In the first phase of the research, conducted by Dr. Tamar Sapir together with research students Sivan Spoznik, Danit Finkelstein and Anat Shmueli, and laboratory technician Talia Levy, the researchers asked to examine what happens when the activity of Par1 is prevented in the developing fetal brain. For this purpose, they used a method developed by Dr. Sapir: they injected short RNA molecules (siRNA) into the cerebral cortex of the mouse embryos. After that, an electric current was passed which allows the penetration of the molecules into the nerve cells adjacent to the space. The RNA molecules bind to the Par1 gene and interfere with its translation process into an active protein. In fact, they prevent his activity. In addition to them, a gene is injected that produces a fluorescent substance, which makes it possible to identify the cells in which the molecules have been absorbed, and to track their movement. The process is carried out on the 14th day of pregnancy, when migration reaches its peak. After four days, during which fetal development continues normally in the womb, the brains of the mice are examined.

The researchers discovered that damage to the Par1 gene inhibits the migration of nerve cells: while in the control mice the marked cells reached the outer layer of the cerebral cortex, in mice in which the gene was silenced the nerve cells "stuck" halfway. The stopping of the cells occurred in a specific location - where the changes in the structure of the nerve cells occur, and they acquire their directionality. Later, the researchers tried to restore to the nerve cells the ability to migrate by inserting the Par1 gene using genetic engineering methods. The introduction of the gene did succeed in rescuing the stuck nerve cells, but only when it was given in a precise dose - too large concentrations caused the formation of rounded cells, without extensions, which are characteristic of nerve cells.

In another series of experiments, the researchers tested how exactly Par1 affects the ability to migrate. It turned out that damage to the gene increases the stability and rigidity of the intracellular skeleton, which makes it difficult for the cell to move. In addition, the movement of the centrosome is affected - a structure that is part of the intracellular skeleton, whose role is to "pull" the continuously migrating cell forward. It seems that as a result of damage to the Par1 gene, the movement of the centrosome became slow, and lacks a defined direction.

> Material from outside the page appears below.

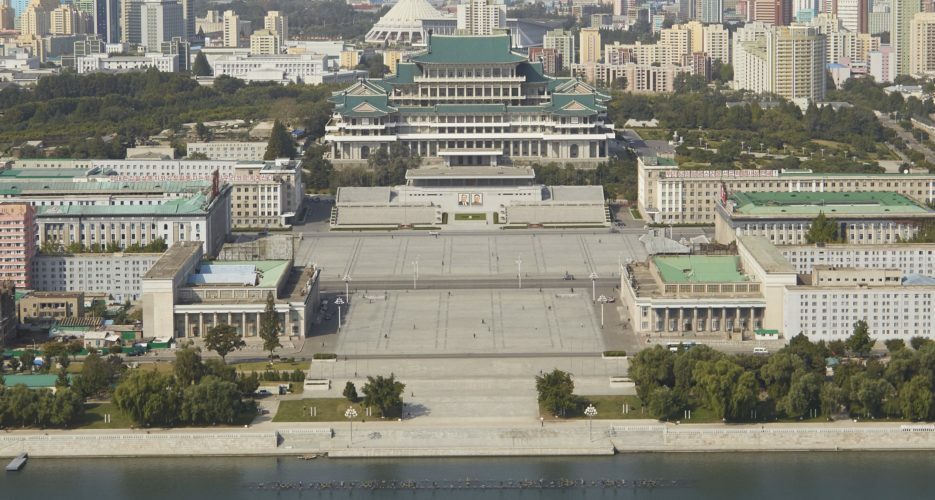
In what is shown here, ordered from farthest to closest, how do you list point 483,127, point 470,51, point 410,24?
point 410,24
point 470,51
point 483,127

"The migration and the structural change are interwoven processes," says Prof. Rainer. "Our findings indicate that Par1 is the link between the two processes. It does this through double control - on the directionality of the cell, and on the dynamics of the intracellular skeleton." Prof. Rainer hopes that a thorough understanding of the factors that regulate the migration of nerve cells, and the events that accompany it, will help in the future to deal with diseases caused by improper organization of the brain structure. Such information will be essential, among other things, for the development of future healing methods based on the injection of healthy nerve cells into the patient's brain, and the precise targeting of the cells to the damaged area.